GIVEN INSTRUCTION 1:
Extract each line of the records below that contains the string "instances".

SELECTED EXCERPT:

● ● ● ● ●

Particle co - moving in flat Roberston - Walker space - time

[WannabeNewton]

Homework Statement

Consider a flat FRW model whose metric is (in polar coordinates) $$ds^{2} = -dt^{2} + a^{2}(t)[dr^{2} + r^{2}d\theta ^{2} + r^{2}sin^{2}\theta d\phi ^{2}]$$ where a(t) is the scale factor. Show that, if a particle is shot from the origin at a time and with velocity $$t_{0},V_{0}$$ respectively, with respect to a co - moving observer then asymptotically it comes to rest with respect to the co - moving frame. Express the co - moving coordinate radius at which it comes to rest as an integral over a(t).

The Attempt at a Solution

First off, since the particle is shot from the origin, $$d\theta = d\phi = 0$$. Doing this then dividing both sides of the metric by dt, I got $$(\frac{ds}{dt})^{2} = -1 + a^{2}(t)(\frac{dr}{dt})^{2}$$. Since the particle is shot with respect to a co - moving frame, the distance with respect to the two never changes so ds / dt = 0. Doing this then getting dr / dt on its own I got, $$\frac{dr}{dt} = \frac{1}{a(t)}$$. Since in an expanding universe, a(t) always increases, as a(t) (or as t) increases dr / dt will asymptotically go to zero. I hope this is right so far? The problem came with the second part (as long as the first part is correct): $$dr = \frac{dt}{a(t)}$$ and, denoting by R the distance at which the particle comes to rest with respect to the co - moving frame, $$R = \int_{t_{0}}^{?} \frac{dt}{a(t)}$$ do I use t = infinity when integrating the right - hand side to denote the time at which dr / dt = 0 or do I just denote any t = final time to represent it since it is asymptotic? Sorry if this is an absurdly stupid question.

 

[George Jones]

if a particle is shot from the origin at a time and with velocity $t_{0},V_{0}$ respectively, with respect to a co - moving observer

You didn't use this information.

First off, since the particle is shot from the origin, $d\theta = d\phi = 0$.

This true, but not for the reason you give. It is true because the particle follows a geodesic, not because it starts from the origin.

Doing this then dividing both sides of the metric by dt, I got $$(\frac{ds}{dt})^{2} = -1 + a^{2}(t)(\frac{dr}{dt})^{2} .$$

Good.

Since the particle is shot with respect to a co - moving frame, the distance with respect to the two never changes so ds / dt = 0.

No. For the particle in question, what is the physical interpretation of $ds^2$? What is the physical interpretation of $ds^2 = 0$?

I think that you also have to use the fact that the particle moves on a geodesic (at least I used this).

If you want mathematics in line with your text, use itex and /itex instead of tex and /tex. Use tex and /tex when you mathematics to appear on a separate line.

 

[WannabeNewton]

You didn't use this information.

This true, but not for the reason you give. It is true because the particle follows a geodesic, not because it starts from the origin.

Good.


No. For the particle in question, what is the physical interpretation of $ds^2$? What is the physical interpretation of $ds^2 = 0$?

I think that you also have to use the fact that the particle moves on a geodesic (at least I used this).

● ● ● ● ●

THE INPUT:

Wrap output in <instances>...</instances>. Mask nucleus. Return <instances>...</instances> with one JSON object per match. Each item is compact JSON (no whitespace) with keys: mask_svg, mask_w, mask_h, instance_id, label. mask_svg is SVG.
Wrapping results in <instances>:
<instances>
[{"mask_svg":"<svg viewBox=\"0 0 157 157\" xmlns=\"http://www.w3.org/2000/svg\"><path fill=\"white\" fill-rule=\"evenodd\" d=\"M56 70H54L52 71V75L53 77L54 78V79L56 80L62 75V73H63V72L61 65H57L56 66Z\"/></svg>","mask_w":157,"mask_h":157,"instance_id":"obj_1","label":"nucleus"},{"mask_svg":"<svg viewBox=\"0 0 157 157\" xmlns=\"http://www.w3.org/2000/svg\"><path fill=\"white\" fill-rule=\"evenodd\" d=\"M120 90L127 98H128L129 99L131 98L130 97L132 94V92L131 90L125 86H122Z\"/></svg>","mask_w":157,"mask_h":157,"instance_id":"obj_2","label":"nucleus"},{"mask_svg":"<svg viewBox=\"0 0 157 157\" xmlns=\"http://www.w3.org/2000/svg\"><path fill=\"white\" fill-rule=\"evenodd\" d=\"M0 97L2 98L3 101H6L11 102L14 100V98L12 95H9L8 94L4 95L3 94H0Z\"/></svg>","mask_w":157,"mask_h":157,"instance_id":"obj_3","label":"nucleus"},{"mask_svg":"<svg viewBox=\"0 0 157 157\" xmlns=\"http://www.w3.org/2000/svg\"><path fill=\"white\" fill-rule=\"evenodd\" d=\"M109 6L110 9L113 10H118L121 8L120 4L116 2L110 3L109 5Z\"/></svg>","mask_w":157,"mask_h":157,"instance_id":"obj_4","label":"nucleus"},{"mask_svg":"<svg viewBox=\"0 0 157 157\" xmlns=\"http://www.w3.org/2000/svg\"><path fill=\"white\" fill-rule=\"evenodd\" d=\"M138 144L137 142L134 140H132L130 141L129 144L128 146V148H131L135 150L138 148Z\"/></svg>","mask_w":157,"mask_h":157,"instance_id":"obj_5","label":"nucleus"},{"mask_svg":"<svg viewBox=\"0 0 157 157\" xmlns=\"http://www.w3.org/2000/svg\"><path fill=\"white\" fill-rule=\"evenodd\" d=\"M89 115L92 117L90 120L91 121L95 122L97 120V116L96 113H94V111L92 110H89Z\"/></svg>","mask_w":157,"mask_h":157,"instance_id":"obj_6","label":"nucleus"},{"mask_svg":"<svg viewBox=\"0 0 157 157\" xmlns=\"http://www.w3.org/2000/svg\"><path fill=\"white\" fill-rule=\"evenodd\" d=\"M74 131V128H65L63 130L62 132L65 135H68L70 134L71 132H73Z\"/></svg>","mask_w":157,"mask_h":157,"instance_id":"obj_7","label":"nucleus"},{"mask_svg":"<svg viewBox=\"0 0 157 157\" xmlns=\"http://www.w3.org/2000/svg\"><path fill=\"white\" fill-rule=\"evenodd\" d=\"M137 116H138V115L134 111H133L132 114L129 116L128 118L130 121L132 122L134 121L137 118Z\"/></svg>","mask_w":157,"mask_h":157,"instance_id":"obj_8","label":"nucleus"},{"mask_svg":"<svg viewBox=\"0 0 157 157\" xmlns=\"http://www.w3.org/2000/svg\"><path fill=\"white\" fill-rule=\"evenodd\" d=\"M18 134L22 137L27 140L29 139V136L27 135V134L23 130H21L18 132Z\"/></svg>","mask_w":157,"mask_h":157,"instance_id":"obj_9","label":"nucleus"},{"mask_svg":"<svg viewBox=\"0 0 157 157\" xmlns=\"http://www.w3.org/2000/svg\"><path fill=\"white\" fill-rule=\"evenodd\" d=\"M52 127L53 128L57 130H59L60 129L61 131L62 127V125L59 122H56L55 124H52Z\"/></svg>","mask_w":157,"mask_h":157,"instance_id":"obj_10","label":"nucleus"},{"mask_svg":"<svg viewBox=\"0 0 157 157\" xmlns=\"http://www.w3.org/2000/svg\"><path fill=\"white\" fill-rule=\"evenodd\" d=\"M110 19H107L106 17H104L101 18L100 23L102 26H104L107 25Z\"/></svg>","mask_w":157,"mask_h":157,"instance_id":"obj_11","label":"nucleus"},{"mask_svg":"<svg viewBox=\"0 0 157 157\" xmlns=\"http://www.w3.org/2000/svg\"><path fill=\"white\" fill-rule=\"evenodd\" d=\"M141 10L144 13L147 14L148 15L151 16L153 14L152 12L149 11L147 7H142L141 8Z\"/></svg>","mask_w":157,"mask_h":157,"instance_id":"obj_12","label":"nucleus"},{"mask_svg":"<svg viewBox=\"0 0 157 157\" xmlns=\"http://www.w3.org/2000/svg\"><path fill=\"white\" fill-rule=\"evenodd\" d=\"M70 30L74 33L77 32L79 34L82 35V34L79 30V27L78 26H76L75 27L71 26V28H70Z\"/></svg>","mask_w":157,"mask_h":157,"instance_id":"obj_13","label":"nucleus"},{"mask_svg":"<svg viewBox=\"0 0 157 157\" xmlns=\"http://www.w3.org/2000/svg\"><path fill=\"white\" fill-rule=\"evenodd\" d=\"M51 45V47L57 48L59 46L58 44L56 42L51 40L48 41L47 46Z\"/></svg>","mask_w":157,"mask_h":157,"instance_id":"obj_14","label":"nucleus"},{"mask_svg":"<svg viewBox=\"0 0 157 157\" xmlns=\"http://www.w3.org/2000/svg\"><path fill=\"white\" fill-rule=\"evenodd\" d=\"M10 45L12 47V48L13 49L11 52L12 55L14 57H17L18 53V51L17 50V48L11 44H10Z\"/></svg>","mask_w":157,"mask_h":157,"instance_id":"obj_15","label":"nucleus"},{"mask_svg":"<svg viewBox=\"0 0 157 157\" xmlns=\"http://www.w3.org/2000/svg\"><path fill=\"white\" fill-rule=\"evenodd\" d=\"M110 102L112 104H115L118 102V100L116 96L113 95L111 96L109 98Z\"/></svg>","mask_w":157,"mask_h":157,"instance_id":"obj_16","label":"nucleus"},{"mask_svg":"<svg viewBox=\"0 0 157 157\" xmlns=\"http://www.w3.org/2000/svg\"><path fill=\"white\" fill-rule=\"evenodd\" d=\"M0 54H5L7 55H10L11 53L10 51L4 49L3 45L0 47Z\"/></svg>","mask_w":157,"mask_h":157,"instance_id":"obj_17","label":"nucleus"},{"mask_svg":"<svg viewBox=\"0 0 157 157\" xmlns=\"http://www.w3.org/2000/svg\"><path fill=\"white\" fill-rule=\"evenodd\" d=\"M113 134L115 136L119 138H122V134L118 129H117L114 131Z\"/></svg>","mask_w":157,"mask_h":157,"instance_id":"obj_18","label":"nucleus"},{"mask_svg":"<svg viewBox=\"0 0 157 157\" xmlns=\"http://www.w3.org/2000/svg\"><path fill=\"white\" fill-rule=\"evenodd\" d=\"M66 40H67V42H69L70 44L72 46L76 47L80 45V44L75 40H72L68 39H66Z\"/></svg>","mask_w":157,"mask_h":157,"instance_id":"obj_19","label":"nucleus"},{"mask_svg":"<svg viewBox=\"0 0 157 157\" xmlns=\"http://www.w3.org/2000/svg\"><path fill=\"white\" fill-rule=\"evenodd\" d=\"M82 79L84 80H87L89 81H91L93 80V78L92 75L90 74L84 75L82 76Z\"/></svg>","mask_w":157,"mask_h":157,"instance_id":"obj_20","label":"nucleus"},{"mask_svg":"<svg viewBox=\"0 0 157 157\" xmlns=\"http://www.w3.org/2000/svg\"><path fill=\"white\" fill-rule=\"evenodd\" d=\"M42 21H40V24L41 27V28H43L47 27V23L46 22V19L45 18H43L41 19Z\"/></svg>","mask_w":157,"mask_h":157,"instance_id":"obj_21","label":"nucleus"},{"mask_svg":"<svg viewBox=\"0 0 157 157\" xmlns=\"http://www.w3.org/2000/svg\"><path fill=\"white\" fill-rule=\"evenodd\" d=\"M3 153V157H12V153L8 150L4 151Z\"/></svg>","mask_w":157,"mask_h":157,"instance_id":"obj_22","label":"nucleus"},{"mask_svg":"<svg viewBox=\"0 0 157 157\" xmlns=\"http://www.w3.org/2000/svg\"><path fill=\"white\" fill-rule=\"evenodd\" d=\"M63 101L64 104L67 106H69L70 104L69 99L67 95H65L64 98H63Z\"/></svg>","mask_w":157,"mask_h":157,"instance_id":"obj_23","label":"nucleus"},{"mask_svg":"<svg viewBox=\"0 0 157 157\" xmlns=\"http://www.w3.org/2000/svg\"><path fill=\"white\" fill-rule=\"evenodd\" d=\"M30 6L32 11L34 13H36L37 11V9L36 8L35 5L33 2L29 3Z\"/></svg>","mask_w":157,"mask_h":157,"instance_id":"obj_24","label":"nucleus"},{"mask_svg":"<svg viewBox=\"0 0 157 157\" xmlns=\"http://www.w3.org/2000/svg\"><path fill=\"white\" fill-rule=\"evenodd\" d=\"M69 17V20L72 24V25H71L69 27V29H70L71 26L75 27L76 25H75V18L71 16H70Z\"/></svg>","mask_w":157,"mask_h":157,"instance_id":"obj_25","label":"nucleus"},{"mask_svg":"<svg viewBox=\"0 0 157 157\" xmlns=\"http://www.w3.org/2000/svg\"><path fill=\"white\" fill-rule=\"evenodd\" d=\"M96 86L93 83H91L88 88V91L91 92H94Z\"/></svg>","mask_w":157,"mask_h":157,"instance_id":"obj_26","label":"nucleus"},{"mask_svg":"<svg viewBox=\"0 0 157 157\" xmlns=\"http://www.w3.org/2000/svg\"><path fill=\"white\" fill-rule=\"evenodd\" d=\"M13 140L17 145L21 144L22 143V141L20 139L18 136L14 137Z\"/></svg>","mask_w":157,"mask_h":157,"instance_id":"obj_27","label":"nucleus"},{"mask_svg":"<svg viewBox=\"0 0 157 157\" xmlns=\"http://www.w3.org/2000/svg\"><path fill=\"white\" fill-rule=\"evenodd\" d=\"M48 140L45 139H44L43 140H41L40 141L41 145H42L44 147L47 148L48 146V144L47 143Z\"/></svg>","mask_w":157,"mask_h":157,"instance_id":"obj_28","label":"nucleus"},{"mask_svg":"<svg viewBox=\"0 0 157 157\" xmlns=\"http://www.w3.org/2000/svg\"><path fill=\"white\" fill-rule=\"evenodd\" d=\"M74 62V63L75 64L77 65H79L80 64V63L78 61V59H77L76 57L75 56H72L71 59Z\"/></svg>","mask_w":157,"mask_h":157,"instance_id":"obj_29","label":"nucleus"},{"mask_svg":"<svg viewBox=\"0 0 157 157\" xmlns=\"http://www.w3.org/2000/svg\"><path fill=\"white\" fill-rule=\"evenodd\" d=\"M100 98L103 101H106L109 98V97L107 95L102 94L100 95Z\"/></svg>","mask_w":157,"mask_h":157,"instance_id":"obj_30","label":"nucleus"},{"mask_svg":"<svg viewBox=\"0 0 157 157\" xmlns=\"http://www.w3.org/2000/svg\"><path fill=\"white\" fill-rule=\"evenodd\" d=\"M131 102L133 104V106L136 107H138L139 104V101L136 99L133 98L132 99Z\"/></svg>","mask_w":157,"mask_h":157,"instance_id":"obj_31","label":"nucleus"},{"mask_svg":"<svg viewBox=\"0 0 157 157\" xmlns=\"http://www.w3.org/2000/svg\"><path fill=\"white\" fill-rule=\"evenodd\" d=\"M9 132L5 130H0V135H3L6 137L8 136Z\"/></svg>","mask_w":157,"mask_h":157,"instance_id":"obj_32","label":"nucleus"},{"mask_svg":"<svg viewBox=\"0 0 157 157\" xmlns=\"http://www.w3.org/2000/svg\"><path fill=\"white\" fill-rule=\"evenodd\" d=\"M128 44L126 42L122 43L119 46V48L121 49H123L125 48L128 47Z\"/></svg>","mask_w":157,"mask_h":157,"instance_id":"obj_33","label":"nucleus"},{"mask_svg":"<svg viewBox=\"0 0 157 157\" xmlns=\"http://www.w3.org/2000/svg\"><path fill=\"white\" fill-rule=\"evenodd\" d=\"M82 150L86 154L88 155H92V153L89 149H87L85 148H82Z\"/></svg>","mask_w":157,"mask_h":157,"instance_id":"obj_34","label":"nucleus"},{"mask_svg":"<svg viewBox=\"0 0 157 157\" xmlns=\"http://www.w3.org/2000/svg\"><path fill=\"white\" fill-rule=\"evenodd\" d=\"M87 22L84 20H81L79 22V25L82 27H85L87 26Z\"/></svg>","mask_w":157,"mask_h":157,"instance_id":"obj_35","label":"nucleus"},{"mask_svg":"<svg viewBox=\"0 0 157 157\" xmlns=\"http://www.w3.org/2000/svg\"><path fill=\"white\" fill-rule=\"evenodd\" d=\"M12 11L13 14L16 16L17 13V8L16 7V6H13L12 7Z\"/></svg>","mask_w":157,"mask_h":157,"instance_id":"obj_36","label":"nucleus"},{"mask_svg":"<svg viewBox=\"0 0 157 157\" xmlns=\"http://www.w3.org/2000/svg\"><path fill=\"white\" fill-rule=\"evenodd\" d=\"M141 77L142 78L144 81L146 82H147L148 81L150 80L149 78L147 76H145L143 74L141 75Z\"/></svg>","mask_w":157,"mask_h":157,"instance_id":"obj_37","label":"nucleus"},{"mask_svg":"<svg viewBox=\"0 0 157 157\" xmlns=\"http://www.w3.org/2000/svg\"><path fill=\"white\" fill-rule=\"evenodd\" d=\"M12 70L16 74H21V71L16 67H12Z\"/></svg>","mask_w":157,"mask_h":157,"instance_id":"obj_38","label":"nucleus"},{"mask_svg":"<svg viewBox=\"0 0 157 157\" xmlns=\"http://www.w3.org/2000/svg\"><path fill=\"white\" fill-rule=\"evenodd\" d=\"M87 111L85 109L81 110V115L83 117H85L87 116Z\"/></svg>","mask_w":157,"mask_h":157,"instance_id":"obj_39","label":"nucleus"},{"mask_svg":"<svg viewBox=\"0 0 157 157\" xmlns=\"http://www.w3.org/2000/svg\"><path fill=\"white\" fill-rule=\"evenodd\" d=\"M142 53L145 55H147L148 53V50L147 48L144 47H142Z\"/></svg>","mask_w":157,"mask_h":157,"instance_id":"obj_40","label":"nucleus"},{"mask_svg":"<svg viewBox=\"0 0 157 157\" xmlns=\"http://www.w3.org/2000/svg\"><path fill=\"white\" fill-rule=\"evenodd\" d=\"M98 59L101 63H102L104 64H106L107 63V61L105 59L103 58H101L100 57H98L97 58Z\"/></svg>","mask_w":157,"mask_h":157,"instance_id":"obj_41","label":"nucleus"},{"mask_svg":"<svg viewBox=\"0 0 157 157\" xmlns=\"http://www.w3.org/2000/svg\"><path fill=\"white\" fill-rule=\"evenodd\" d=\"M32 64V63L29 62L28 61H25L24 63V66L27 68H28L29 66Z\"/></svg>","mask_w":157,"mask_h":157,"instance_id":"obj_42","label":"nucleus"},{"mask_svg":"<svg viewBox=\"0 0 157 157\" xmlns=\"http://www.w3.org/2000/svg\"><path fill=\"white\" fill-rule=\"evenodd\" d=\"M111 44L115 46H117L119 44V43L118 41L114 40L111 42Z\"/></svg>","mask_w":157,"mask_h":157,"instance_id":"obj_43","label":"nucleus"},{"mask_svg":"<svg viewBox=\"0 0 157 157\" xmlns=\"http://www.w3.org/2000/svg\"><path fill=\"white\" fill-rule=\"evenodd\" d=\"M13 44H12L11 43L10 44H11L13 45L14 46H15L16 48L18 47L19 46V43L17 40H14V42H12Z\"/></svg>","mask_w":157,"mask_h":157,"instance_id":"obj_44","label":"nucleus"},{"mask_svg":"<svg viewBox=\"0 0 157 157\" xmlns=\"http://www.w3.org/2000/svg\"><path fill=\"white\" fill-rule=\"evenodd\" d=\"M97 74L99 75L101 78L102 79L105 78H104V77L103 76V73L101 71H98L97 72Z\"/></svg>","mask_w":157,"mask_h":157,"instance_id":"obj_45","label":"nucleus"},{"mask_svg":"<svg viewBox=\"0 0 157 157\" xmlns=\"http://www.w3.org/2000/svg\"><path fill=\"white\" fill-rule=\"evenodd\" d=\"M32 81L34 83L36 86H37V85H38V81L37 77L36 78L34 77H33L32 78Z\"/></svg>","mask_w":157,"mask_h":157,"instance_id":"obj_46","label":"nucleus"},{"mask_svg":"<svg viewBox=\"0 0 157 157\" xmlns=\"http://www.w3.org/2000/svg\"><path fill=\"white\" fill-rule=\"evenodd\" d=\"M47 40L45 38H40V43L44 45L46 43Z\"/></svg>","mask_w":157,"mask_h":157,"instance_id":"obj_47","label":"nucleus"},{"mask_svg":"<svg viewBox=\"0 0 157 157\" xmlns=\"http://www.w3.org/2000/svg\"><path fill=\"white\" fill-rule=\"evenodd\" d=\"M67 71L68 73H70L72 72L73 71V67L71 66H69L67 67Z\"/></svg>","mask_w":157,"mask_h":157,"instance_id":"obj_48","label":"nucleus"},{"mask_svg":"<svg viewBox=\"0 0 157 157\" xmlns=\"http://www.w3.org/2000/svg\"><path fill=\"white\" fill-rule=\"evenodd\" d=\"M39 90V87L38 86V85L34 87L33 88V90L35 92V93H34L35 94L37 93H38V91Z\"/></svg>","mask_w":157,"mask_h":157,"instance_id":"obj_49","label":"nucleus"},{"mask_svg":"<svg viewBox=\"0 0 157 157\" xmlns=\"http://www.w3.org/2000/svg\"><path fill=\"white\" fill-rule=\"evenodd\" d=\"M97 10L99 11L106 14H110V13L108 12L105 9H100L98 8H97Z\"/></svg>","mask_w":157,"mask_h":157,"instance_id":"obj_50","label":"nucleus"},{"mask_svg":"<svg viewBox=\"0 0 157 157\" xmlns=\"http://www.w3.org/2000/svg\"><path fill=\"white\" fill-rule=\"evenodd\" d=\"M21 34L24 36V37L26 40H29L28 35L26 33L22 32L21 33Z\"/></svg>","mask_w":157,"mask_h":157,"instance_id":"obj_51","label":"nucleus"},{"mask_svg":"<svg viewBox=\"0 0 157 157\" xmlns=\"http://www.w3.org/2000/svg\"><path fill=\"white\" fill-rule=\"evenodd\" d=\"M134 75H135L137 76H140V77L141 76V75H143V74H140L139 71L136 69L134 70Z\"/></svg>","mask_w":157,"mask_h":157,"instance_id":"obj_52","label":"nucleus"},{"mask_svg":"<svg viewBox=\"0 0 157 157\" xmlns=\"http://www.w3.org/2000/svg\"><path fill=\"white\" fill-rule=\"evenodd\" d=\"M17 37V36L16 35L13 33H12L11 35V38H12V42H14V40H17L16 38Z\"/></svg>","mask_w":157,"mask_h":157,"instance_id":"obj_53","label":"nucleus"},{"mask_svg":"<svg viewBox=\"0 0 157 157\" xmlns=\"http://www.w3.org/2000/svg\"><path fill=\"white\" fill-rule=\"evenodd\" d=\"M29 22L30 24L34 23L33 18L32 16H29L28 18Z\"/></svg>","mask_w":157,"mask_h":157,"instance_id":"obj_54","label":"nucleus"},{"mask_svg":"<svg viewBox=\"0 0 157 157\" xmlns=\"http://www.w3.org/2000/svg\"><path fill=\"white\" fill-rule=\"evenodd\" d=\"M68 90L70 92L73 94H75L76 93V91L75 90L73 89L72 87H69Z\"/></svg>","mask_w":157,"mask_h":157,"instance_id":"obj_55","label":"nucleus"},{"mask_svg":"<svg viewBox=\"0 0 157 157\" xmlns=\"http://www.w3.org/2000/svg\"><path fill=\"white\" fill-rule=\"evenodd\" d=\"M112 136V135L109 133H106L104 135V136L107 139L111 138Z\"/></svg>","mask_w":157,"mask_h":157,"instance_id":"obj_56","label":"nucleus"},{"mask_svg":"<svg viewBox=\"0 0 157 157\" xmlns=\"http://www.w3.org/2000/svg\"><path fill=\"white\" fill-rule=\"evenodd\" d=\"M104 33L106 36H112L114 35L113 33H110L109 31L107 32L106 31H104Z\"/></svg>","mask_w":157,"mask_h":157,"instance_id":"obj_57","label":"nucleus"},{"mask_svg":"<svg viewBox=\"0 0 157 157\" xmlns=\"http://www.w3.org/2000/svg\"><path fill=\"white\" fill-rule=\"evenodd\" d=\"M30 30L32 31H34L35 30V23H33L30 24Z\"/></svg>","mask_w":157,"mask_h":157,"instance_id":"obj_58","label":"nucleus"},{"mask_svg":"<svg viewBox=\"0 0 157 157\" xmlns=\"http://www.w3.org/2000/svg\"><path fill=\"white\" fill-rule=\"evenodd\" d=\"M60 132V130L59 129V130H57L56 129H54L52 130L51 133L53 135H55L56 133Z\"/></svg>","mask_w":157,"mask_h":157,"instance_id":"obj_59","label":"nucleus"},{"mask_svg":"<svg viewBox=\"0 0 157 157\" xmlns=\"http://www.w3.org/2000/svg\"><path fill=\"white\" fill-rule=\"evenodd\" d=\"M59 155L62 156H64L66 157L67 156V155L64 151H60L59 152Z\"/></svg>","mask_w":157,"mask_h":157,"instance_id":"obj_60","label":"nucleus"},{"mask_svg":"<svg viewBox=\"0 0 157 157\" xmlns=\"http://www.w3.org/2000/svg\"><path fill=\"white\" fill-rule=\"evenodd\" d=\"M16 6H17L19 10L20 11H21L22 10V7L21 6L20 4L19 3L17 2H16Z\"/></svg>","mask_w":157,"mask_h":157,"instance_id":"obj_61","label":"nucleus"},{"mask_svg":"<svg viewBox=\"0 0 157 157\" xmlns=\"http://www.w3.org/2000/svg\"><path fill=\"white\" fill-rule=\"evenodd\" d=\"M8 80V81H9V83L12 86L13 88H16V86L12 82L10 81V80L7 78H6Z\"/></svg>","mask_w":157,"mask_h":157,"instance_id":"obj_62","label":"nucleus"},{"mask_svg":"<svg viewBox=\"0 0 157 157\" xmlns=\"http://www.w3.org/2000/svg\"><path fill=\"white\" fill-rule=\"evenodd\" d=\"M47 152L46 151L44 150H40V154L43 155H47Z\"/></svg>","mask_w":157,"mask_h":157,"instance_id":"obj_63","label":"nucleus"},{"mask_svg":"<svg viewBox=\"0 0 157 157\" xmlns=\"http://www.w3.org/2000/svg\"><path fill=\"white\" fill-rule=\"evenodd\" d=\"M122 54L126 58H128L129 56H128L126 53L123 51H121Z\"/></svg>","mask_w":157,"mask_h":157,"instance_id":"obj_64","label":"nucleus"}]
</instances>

● ● ● ● ●

GIVEN INSTRUCTION 2:
Rewrite the stretch of the cosmology forum thread from "Homework Statement" through "integral over a(t).", switching "scale factor" to "expansion factor".

EXERCISE ANSWER 1:
Wrap output in <instances>...</instances>. Mask nucleus. Return <instances>...</instances> with one JSON object per match. Each item is compact JSON (no whitespace) with keys: mask_svg, mask_w, mask_h, instance_id, label. mask_svg is SVG.
Wrapping results in <instances>:
<instances>
</instances>

EXERCISE ANSWER 2:
Homework Statement

Consider a flat FRW model whose metric is (in polar coordinates) $$ds^{2} = -dt^{2} + a^{2}(t)[dr^{2} + r^{2}d\theta ^{2} + r^{2}sin^{2}\theta d\phi ^{2}]$$ where a(t) is the expansion factor. Show that, if a particle is shot from the origin at a time and with velocity $$t_{0},V_{0}$$ respectively, with respect to a co - moving observer then asymptotically it comes to rest with respect to the co - moving frame. Express the co - moving coordinate radius at which it comes to rest as an integral over a(t).